Dr Nuno Pinto, Prof Doriana Daroit, and Prof Carlos Rufín
Funding period: 1 July 2025 – 1 October 2026
Type of funding:
Seminar Series
Partner organisations: University of Manchester (United Kingdom), University of Brasília (Brazil), and Suffolk University (United States)
Events: November 2025 in Boston (United States), April 2026 in Brasília (Brazil), and July 2026 in Manchester (United Kingdom)
Organisers: Dr Nuno Pinto (University of Manchester, United Kingdom), Prof Doriana Daroit (University of Brasília, Brazil), and Prof Carlos Rufín (Suffolk University, United States)
Contact: Dr Nuno Pinto
Abstract:
The digitisation of planning and of urban governance processes is an ongoing, accelerated and unstoppable trend in virtually all countries in the world. Post-austerity, cash-strapped local, metropolitan/regional and national governments and agencies need to optimise resources and the digital transition is now the subject of intensive national and global funding. The rapid and accelerating advent of big-data and machine learning and, more recently, generative artificial intelligence (GenAI) has opened many possibilities (affordability, scope, speed of processes) and, at the same time, significant challenges to urban governance stakeholders (lack of technical capacity and knowledge, lack of funds to implement new solutions, security of technical jobs, ethics, data protection, just to name a few).
Inequalities of access to new AI tools threaten to increase the chronic gap on the use of quantitative methods and models in general in urban studies and planning risks being widened further, either by mistrustful practitioners (perhaps even fearful of AI) or by a large cohort of non-quantitative planning and urban studies academics (ill-prepared for AI). This, in turn, risks (i) alienating a large cohort of urban academics who will feel left behind by the astonishing take-over of AI; and (ii) putting UG stakeholders less prepared to deal with the range of possibilities technological companies propose without proper scrutiny, technical validation and, many times lacking adequacy. It is also mandatory that these debates are inclusive of different urban disciplines (from social sciences to STEM) that deal with urban governance to break discourse and trust siloes.

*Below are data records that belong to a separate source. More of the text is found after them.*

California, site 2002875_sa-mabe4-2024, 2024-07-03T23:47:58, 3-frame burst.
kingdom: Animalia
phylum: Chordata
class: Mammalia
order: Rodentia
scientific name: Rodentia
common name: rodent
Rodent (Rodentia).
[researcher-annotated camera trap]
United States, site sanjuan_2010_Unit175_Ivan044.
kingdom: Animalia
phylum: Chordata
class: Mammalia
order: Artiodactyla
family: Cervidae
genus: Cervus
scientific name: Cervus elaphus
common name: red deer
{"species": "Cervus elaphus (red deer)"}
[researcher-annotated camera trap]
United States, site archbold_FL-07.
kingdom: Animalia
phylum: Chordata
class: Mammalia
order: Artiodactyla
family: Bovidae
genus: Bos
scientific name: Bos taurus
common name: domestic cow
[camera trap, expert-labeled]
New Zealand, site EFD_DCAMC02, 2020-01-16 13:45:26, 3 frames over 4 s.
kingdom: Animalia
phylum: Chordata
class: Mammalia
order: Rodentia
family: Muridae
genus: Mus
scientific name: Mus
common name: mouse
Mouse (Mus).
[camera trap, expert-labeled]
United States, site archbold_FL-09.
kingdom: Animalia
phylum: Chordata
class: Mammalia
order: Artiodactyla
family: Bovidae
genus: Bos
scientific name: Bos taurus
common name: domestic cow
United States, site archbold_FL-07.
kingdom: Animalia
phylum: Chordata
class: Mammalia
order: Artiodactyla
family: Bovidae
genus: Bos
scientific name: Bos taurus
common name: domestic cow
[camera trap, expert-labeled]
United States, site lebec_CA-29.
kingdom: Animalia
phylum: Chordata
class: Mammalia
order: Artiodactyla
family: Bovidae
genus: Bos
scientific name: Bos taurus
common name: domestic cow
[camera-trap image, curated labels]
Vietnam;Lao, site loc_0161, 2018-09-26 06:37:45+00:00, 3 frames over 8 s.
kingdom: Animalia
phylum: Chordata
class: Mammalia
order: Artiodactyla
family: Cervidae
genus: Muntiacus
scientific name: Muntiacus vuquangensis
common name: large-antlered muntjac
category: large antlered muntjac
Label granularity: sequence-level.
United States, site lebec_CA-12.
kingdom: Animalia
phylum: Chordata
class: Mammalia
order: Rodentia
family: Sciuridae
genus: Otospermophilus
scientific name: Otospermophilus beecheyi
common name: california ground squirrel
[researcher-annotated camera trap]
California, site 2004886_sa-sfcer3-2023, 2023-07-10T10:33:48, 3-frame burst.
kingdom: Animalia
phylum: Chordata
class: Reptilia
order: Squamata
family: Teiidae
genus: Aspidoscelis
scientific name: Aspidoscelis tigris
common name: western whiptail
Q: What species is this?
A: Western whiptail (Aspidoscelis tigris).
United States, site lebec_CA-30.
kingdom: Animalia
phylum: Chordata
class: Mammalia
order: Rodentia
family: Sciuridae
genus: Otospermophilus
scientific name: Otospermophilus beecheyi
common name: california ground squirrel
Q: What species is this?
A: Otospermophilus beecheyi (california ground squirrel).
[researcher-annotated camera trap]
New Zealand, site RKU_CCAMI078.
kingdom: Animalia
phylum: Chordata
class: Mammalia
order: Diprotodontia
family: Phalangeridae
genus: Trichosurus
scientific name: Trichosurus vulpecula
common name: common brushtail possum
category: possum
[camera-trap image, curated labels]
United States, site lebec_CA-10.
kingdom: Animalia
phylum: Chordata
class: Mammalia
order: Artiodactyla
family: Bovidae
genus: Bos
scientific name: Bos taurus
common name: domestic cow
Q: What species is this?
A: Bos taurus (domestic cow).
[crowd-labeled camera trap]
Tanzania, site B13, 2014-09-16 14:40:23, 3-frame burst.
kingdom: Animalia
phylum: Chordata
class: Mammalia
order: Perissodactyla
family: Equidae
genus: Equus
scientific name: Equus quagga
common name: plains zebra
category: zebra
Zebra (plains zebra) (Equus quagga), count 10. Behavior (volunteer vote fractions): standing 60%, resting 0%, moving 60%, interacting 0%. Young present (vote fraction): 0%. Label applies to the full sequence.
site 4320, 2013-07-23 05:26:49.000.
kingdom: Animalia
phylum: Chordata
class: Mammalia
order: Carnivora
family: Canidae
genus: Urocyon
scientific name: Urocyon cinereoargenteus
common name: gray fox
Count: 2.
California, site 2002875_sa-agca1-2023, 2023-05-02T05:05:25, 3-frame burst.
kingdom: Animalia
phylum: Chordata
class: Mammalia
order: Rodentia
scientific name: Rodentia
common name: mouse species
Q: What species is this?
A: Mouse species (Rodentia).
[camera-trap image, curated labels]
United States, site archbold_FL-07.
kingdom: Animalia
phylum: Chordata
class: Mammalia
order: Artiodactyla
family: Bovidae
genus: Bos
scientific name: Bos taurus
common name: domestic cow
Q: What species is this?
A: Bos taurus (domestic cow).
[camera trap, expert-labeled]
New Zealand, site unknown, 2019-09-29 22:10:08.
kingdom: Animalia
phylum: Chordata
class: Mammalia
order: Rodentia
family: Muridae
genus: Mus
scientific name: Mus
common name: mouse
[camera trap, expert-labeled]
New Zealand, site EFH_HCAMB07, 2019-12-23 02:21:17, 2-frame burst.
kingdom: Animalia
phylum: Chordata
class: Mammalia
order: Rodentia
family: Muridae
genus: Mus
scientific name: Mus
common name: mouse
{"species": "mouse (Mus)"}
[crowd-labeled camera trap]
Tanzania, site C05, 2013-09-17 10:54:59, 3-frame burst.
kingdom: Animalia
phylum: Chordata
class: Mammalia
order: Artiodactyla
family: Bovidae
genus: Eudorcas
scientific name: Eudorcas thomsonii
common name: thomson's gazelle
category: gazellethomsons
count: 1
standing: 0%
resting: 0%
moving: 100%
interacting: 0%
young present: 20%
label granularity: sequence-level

This seminar series aims at promoting an urgently needed transdisciplinary academic debate with academics and urban governance practitioners on the development of a co-produced research agenda for new responsible and transparent AI capabilities for accessible decision support for urban governance. Key urban governance topics will drive the discussions: policy innovation using GenAI; societal use and impact of GenAI; ethics and good practices; participation, representation and democracy; stakeholders’ access to new GenAI capabilities; open-access vs proprietary GenAI; transferability; data needs; among others. Participants will have a diversity of academic and technical backgrounds to build on a multidisciplinary perspective of these questions. The seminar and training events in Boston and in Brasília will build parts of the discussion towards the final integrative discussion to occur at the event in Manchester.